SERVIR-Himalaya made its successful debut in Kathmandu, Nepal, on Oct. 5, taking the stage as the third global node in the SERVIR Regional Visualization and Monitoring System. SERVIR-Himalaya expands the collaboration between NASA, the U.S. Agency for International Development, or USAID, and international partners to meet development challenges by "linking space to village."
The partners inaugurated the state-of-the-art regional monitoring system at a ribbon-cutting ceremony attended by NASA Administrator Charles Bolden and Michael Yates, senior deputy assistant administrator of USAID's Bureau for Economic Growth, Agriculture and Trade. The team at SERVIR-Himalaya's host institution, the International Centre for Integrated Mountain Development, or ICIMOD, was represented by Director General Andreas Schild and Basanta Shrestha, division head of ICIMOD's Mountain Environment and Natural Resources Information System.
Mr. Shrestha highlighted the local perspective on the Himalayan node launch: "Through the partnership with USAID and NASA on SERVIR-Himalaya, ICIMOD will be able to augment its capacity and its network of cooperative partners in the region to use Earth observation for societal benefits of the mountain communities." SERVIR features web-based access to satellite imagery, decision-support tools and interactive visualization capabilities. It puts previously inaccessible information into the hands of scientists, environmental managers and decision-makers.
Indeed, the name SERVIR comes from the Spanish verb "to serve," and SERVIR-Himalaya will serve the Hindu Kush-Himalaya region, including the partner nations of Afghanistan, Bangladesh, Bhutan, China, India, Nepal and Pakistan.
Approximately 1.3 billion people depend on the ecosystem services provided by the Himalayan mountains, yet the region is known as Earth's "third pole" because of its inaccessibility and the vast amount of water stored there in the form of ice and snow. SERVIR will integrate Earth science data from NASA satellites with geospatial information products from other government agencies to support and expand ICIMOD's focus on critical regional issues such as disaster management, biodiversity conservation, trans-boundary air pollution, snow and glacier monitoring, mountain ecosystem management and climate change adaptation.
It's no wonder that Prof. José Achache, director of the Group on Earth Observations, touted SERVIR-Himalaya as furthering the Global Earth Observing System of Systems or GEOSS. SERVIR was developed in coordination with the group, which includes more than 80 nations working together to build GEOSS to serve the needs of people the world over.
SERVIR grew out of collaboration between USAID and researchers at NASA's Marshall Space Flight Center in Huntsville, Ala.
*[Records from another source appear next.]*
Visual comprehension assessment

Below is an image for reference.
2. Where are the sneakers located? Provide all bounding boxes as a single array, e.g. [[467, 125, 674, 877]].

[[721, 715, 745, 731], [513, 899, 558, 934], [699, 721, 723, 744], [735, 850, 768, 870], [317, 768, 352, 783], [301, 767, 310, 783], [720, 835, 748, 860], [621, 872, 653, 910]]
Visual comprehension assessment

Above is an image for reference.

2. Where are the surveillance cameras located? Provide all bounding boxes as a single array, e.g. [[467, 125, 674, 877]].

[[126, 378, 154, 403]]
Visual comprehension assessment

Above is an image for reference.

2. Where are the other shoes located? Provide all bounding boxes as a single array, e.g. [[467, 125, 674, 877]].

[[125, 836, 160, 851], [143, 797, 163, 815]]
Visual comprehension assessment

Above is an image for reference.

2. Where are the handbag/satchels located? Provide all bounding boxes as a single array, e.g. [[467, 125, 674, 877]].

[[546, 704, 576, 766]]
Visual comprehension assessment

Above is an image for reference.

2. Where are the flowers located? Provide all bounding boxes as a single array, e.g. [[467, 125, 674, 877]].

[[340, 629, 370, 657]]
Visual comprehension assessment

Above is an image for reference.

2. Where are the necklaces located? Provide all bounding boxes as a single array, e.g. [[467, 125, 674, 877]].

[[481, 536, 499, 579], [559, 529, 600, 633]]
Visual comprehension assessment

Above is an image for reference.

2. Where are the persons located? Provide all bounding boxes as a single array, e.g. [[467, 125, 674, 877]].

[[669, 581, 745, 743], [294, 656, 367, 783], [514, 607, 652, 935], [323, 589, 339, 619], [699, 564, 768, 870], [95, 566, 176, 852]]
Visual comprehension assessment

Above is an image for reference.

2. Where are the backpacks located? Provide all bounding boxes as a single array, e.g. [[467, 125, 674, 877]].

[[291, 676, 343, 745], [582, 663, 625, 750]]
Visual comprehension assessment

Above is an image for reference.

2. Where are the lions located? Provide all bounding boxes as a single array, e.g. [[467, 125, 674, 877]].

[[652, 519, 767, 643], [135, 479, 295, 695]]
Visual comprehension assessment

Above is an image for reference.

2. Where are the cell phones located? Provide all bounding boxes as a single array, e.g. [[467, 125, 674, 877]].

"NASA's science mission begins here on Earth, with greater awareness and understanding of our changing planet, and solutions for protecting our environment, resources and human lives," Administrator Bolden said.
"The SERVIR technology and our partnership with various organizations and people around the globe reflect NASA's commitment to improving life on our home planet for all people," he added.
According to Mr. Yates, USAIDs perspective reflects a similar goal. "We are pleased to work with our partners in Nepal, and in other regions of the world, to build capacity to use satellite data and mapping technologies for making practical decisions that improve peoples lives," he said.
Since 2005, SERVIR has served the Mesoamerican region and the Dominican Republic from the Water Center for the Humid Tropics of Latin America and the Caribbean, which is based in Panama. SERVIR also has served East Africa since 2008, operating from the Regional Center for Mapping of Resources for Development in Nairobi, Kenya.